» STATED EXERCISE
Reproduce every one of the entries below word for word, omitting the pictures.

» MATERIAL PROVIDED
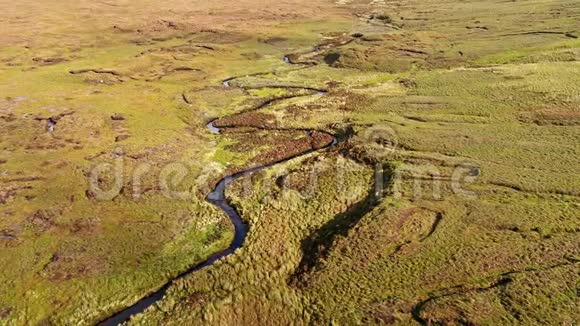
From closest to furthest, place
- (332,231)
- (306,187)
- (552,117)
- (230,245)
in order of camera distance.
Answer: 1. (332,231)
2. (230,245)
3. (306,187)
4. (552,117)

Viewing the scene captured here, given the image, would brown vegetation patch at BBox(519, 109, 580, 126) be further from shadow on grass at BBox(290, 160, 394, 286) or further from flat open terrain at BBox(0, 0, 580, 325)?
shadow on grass at BBox(290, 160, 394, 286)

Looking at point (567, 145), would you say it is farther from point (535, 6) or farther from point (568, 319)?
point (535, 6)

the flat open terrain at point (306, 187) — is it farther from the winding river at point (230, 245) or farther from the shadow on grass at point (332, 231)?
the winding river at point (230, 245)

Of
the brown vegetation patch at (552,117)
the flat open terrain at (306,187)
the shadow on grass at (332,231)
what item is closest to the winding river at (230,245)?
the flat open terrain at (306,187)

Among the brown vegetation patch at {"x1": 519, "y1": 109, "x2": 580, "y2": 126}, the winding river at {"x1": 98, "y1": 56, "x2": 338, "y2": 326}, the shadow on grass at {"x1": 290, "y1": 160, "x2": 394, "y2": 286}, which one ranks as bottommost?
the winding river at {"x1": 98, "y1": 56, "x2": 338, "y2": 326}

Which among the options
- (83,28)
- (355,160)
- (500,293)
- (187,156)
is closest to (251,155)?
Result: (187,156)

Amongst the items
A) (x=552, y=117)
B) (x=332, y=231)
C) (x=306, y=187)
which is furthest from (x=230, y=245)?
(x=552, y=117)

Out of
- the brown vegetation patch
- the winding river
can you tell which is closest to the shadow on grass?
the winding river

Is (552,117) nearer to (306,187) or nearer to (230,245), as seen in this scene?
(306,187)
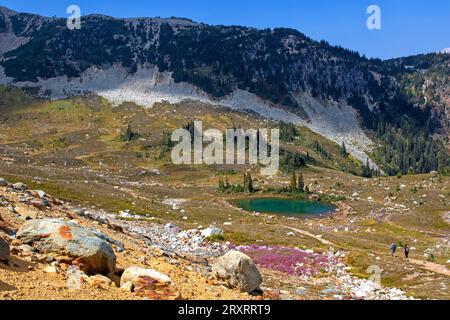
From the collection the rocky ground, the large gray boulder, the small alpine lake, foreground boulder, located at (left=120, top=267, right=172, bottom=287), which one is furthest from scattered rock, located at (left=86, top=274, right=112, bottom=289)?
the small alpine lake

» CORRECT ANSWER
From closest to furthest, place
- (332,231)
- (306,187)
- (552,117)
- (230,245)
in order of camera distance.
Answer: 1. (332,231)
2. (230,245)
3. (306,187)
4. (552,117)

Viewing the scene captured here, given the image, would brown vegetation patch at BBox(519, 109, 580, 126) be further from shadow on grass at BBox(290, 160, 394, 286) or further from flat open terrain at BBox(0, 0, 580, 325)?
shadow on grass at BBox(290, 160, 394, 286)

Looking at point (567, 145), would you say it is farther from point (535, 6) or farther from point (568, 319)?
point (535, 6)

the flat open terrain at point (306, 187) — is it farther from the winding river at point (230, 245) or farther from the shadow on grass at point (332, 231)?
the winding river at point (230, 245)

Of
the brown vegetation patch at (552,117)
the flat open terrain at (306,187)
the shadow on grass at (332,231)
what item is closest to the winding river at (230,245)?
the flat open terrain at (306,187)

Among the brown vegetation patch at {"x1": 519, "y1": 109, "x2": 580, "y2": 126}, the winding river at {"x1": 98, "y1": 56, "x2": 338, "y2": 326}, the shadow on grass at {"x1": 290, "y1": 160, "x2": 394, "y2": 286}, which one ranks as bottommost?
the winding river at {"x1": 98, "y1": 56, "x2": 338, "y2": 326}

Which among the options
- (83,28)
- (355,160)
- (500,293)
- (187,156)
is closest to (251,155)?
Result: (187,156)

Amongst the items
A) (x=552, y=117)
B) (x=332, y=231)
C) (x=306, y=187)
which is furthest from (x=230, y=245)?
(x=552, y=117)

Out of
- the brown vegetation patch
- the winding river
can you tell which is closest to the shadow on grass?
the winding river

Is (552,117) nearer to (306,187) or nearer to (230,245), as seen in this scene?
(306,187)
From the collection the rocky ground, the large gray boulder, the small alpine lake, foreground boulder, located at (left=120, top=267, right=172, bottom=287), which one is furthest from scattered rock, located at (left=86, top=274, right=112, bottom=289)?
the small alpine lake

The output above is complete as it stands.